## Exercise brief
Give only the number of lines below that contain the string "point". Case counts.

## Information provided
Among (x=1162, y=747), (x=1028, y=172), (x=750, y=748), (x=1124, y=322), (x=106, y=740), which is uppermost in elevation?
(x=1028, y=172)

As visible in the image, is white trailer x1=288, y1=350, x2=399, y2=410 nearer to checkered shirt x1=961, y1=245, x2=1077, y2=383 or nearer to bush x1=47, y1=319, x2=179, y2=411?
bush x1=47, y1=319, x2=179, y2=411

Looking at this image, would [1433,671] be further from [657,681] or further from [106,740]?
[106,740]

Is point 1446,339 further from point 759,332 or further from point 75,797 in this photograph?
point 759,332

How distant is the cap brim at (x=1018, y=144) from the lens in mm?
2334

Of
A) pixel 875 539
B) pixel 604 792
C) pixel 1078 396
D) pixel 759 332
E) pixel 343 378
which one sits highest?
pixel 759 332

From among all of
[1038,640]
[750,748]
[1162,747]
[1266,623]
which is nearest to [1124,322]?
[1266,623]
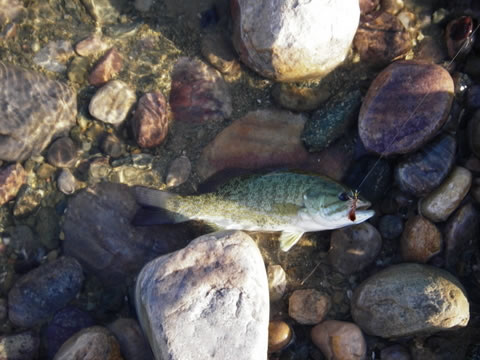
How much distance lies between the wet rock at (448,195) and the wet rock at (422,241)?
--
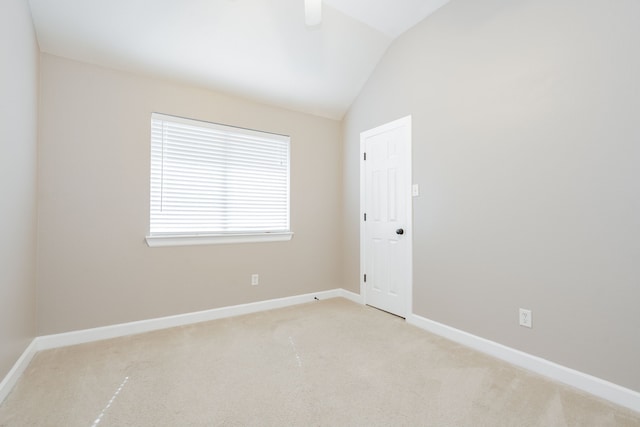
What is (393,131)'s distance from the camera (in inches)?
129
---
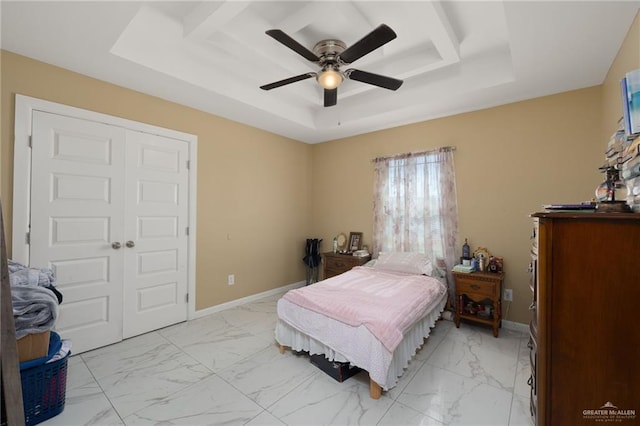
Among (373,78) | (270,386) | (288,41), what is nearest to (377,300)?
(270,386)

## Solution
2